The Three Values of Science

Death to Stock

The following is a transcript of a speech that I did for a Toastmasters club meeting a few months ago.

The objective of this speech was to research any topic that I chose, and then present a structured speech on this topic. After the speech, I would receive feedback and advice for improvement from the audience and my speech evaluator. I would then present the speech again at a later date, applying the feedback and advice that I had received.

Around two months ago, I was the quote master for a Toastmasters meeting, where I told of a quote by Richard Feynman. I failed to note beforehand who Richard Feynman was, and why he was important.

Good evening fellow Toastmasters, and welcomed quests. Allow me to enlighten you all on who Richard Feynman was, and share with you all three pieces of wisdom that he had — his three values of the sciences.

Richard Feynman was a Nobel Prize winning American theoretical physicist. Unlike many other theoretical physicists at the time, he was something like a celebrity, kind of like Neil deGrasse Tyson today, or Stephen Hawking.

At the height of his career, he made important contributions to the field of quantum electrodynamics, where at the time there were major holes in that theory that theoretical physicists were attempting to work around.

Years earlier though, he was heavily involved in the development of the atomic bomb in the Manhattan project, during World War II. As a young physicist, he made critical contributions that ultimately led to the success of that project.

In the years following his involvement with that project though, where he saw the use of atomic bombs to end World War II, he grew into a depression, grappling with the thought that he was so heavily involved in the creation of a tool that was ultimately used as a weapon responsible for the destruction of two entire cities in Japan.

It was during this time that he questioned himself — what is the value of science, and can science be inherently evil? Years later, he would give a lecture at the University of Washington, where he would share his thoughts on what he believed were the three values of science.

The first value of science is the obvious one: science enables us to do all kinds of things and makes things that we could not have before.

Advances in medicine were made through scientific achievements. Advances in technology, that have so heavily shaped our modern world, were all fundamentally made as a result of scientific achievements.

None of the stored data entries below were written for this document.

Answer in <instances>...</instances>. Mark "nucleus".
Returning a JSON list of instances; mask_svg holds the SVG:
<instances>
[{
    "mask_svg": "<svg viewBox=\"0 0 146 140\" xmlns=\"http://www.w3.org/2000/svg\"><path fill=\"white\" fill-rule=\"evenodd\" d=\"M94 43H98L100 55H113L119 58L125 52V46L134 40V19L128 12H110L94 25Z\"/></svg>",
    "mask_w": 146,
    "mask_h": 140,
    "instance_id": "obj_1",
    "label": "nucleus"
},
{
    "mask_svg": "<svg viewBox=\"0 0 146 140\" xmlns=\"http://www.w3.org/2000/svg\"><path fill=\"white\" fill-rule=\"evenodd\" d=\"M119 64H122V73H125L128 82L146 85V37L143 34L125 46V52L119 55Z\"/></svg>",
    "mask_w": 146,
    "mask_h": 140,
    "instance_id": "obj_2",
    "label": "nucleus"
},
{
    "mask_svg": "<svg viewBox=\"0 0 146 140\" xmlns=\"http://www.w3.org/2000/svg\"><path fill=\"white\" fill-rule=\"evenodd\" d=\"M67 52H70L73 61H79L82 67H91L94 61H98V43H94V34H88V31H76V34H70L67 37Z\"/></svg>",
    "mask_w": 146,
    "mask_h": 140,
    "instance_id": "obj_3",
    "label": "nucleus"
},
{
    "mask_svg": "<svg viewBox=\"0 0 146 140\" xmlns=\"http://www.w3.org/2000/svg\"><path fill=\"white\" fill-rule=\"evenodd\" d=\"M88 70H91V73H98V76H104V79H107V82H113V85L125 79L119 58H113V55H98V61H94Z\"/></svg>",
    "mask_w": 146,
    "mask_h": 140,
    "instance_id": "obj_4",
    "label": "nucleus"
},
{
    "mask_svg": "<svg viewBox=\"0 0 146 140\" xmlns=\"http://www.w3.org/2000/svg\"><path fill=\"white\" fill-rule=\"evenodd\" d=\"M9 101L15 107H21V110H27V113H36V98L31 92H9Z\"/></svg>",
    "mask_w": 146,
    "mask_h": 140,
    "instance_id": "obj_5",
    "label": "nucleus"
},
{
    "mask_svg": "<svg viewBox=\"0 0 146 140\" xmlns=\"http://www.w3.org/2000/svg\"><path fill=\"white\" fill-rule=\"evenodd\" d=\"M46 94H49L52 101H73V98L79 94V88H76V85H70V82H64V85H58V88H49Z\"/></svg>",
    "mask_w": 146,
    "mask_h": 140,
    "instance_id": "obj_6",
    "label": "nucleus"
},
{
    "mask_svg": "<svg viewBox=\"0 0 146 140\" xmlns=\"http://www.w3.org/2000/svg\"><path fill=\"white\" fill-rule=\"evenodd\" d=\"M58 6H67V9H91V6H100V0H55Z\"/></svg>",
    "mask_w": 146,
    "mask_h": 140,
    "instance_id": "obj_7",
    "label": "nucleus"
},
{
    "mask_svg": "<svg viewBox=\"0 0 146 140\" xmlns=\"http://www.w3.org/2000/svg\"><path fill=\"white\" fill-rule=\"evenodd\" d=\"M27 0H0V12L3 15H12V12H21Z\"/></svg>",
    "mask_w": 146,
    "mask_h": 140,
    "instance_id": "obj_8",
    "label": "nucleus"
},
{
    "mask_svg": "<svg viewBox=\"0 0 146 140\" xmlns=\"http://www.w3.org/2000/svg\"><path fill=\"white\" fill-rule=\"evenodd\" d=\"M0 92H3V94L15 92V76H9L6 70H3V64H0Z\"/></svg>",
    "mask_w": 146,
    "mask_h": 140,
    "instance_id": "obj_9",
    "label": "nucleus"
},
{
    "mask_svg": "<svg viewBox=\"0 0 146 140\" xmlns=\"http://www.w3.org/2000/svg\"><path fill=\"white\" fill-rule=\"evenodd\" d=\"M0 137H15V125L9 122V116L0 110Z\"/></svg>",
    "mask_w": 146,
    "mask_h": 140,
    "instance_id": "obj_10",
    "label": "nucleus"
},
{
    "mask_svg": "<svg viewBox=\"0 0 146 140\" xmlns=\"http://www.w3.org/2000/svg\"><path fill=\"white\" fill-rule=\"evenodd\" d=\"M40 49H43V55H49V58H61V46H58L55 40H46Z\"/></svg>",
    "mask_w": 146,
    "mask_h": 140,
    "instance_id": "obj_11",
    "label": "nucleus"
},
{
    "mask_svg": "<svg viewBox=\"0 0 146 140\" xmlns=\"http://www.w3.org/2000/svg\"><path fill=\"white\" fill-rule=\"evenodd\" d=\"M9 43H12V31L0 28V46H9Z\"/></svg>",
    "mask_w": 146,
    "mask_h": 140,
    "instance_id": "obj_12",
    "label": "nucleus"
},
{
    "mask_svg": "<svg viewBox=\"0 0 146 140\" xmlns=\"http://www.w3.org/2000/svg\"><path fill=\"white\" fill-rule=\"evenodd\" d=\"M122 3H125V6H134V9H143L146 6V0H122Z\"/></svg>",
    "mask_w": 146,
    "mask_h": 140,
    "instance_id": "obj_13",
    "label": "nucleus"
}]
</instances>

That being said, for all of these positive benefits of science, it’s hard to ignore the fact that these same scientific achievements have led to the development of deadly weapons — guns, toxic chemicals, and of course, atomic bombs.

To this, Richard Feynman says that scientific knowledge is an enabling power to do either good or bad, but it does not carry instructions on how to use it. Once, when Richard Feynman was visiting a buddhist temple, he had a conversation with a monk who told him, that to every person is given the key to Heaven, but this same key also opens the gates of Hell. And so it is with science.

The second value of science is the intellectual enjoyment and inspiration that comes from learning, reading, thinking, or working with science. Although this isn’t directly valuable to society, the kind of inspiration brought about by science is significant.

In the early 1960’s when John F. Kennedy gave his famous speech to the United States, where he spoke of dreams of going to the Moon, he had inspired an entire generation of scientists and engineers to work extra hard over the next few years to realize that dream.

To add to that, life isn’t all about work, and in ancient times when our ancestors first began having more free time, the first things that they did was look up at the skies and wonder why things are the way that they are. This is something that is distinctly human.

The kind of curiosity that science brings about inspires us to achieve great things, and in doing so, progress society forward.

Finally, the third value of science is the nature of how science deals with the unknown. By definition, science is about dealing with our ignorance of the universe, and struggling with our doubts and our uncertainties. This experience is a crucial one for all of us to have.

Scientists know that it is okay to be unsure or to not know the answer to something, and to always question everything. This is something that we all take for granted, and is in fact a freedom that we all have. That freedom is the ability to doubt, to question things that were in the past assumed to be true, and to question authority when needed.

The moment that you believe that you know everything, is the moment that you stop learning and improving. Science forces us to acknowledge that we do not know everything.

To wrap up Richard Feynman’s three values of science, I would like to say again my quote from a few meetings ago.

“The first principle is that we should not fool ourselves, and we are the easiest to fool.”

The ultimate value of science is that science protects us from fooling ourselves. Thank you all.